Pedro Letai

TEN QUESTIONS WITH PEDRO LETAI

Where is your hometown?
In Madrid. I was born and have always lived here, although only one of my grandparents is Spanish.

What do you teach?
Intellectual Property and Contracts, at the University and in some Masters programs.

What is your favorite spot in Madrid?
I used to live at Cava Baja, downtown, and liked to walk around, sit at a bar and read while watching people passing by. Now I’ve moved closer to Retiro, which I also enjoy. I walk with my son and sometimes, I don’t know why, I run.

What are the books on your nightstand?
It depends on what I’m living and writing at a certain period. I normally read more than one book at a time. Always some poetry. While I was writing the novel I just published, I always carried with me The Stranger, by Albert Camus and Salinger’s The Catcher in the Rye. They helped me with the tone and voice I needed. Now I’m reading old books by Peter Handke.

Have you done something which makes you feel particularly proud?
Not really. But I did almost everything I wanted to do. I became a lawyer, I wrote a PhD and I’ve quit law firms. I teach, I publish books, I work on the radio, I’ve written some songs and performed them live with musicians, I’m a father and a husband, and I have also gone through some bad times, which is also enriching. But proud… I’m not the one to say that.

Is there someone who has inspired you?  
Many writers and artists. I’m quite a myth maniac. I don’t take elevators and climb up the stairs to the 7th floor at the University because I’ve read Keith Richards hates elevators. I write in green ink as Pablo Neruda always did. I listen to a Bob Dylan’s song every single New Year’s Eve… Those details help me live.

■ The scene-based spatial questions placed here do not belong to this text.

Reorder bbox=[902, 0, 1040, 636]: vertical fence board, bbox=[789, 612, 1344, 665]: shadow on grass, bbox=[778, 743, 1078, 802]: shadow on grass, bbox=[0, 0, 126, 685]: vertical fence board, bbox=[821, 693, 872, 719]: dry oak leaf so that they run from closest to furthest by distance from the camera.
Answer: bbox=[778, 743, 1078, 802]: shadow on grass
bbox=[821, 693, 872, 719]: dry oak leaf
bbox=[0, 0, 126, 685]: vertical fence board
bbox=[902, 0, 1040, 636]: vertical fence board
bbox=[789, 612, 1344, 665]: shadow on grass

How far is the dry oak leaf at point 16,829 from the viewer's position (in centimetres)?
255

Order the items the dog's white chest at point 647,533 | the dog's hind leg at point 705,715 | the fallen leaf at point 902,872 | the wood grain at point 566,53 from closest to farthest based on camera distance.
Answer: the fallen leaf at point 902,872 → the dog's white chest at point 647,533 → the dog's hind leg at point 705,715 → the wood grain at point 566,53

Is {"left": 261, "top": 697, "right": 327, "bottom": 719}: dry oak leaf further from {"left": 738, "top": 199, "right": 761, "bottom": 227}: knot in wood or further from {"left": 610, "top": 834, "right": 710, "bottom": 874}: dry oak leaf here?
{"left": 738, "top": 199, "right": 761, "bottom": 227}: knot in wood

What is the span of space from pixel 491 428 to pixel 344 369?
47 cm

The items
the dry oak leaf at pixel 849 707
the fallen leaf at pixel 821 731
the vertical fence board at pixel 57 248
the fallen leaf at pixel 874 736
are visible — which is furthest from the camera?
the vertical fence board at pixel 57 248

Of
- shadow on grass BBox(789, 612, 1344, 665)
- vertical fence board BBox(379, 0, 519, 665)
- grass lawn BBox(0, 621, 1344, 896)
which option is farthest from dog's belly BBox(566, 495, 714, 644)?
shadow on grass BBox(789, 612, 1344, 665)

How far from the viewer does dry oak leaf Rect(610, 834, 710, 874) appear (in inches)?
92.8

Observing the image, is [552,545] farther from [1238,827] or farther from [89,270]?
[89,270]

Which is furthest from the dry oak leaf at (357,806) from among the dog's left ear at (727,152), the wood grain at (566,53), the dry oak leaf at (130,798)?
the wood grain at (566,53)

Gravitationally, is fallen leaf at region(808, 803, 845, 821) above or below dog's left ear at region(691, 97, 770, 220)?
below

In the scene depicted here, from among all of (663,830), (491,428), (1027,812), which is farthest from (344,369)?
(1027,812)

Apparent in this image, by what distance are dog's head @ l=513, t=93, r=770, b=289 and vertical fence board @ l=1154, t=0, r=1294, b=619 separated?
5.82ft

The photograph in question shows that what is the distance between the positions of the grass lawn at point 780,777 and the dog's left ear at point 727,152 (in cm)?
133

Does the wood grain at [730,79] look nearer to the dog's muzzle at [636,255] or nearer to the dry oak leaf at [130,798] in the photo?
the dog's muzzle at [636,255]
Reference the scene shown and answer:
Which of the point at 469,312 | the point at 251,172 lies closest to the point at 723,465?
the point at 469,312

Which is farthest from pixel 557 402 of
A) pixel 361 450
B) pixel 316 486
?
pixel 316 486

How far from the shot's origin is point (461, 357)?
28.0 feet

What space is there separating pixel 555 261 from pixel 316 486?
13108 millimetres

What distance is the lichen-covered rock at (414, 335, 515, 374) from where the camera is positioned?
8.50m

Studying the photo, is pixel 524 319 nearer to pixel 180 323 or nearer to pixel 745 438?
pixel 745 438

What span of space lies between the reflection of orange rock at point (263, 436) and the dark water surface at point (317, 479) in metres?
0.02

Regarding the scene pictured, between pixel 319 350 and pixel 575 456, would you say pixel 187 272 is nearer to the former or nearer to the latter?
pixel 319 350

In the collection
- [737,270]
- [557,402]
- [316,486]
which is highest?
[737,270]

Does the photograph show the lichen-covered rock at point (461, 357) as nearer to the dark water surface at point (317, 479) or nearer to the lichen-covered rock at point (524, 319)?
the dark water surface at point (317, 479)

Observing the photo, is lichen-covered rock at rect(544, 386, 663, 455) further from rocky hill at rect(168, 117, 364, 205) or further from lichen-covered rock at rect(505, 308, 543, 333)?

Whom would you like to sit next to at a dinner party?
Félix Valdivieso. Great conversation, great writer, good friend so far.

And how do you relax? 
I smoke and drink some red wine when the sun is gone, never before. As Hemingway.

Your favorite quote?
I always start my courses with Voltaire’s ‘I do not agree with what you have to say, but I’ll defend to the death your right to say it’.

What did you want to be when you grew up?
A writer. But now I’d love to be just an ex writer. Live in the country side, writing novels and specially poems to a younger lover without publishing them and throwing the coffee spoon to journalists, annoyed by their questions on the sole interview I would allow for years.

Professor Pedro Letai was interviewed and photographed by Kerry Parke (December 2014.)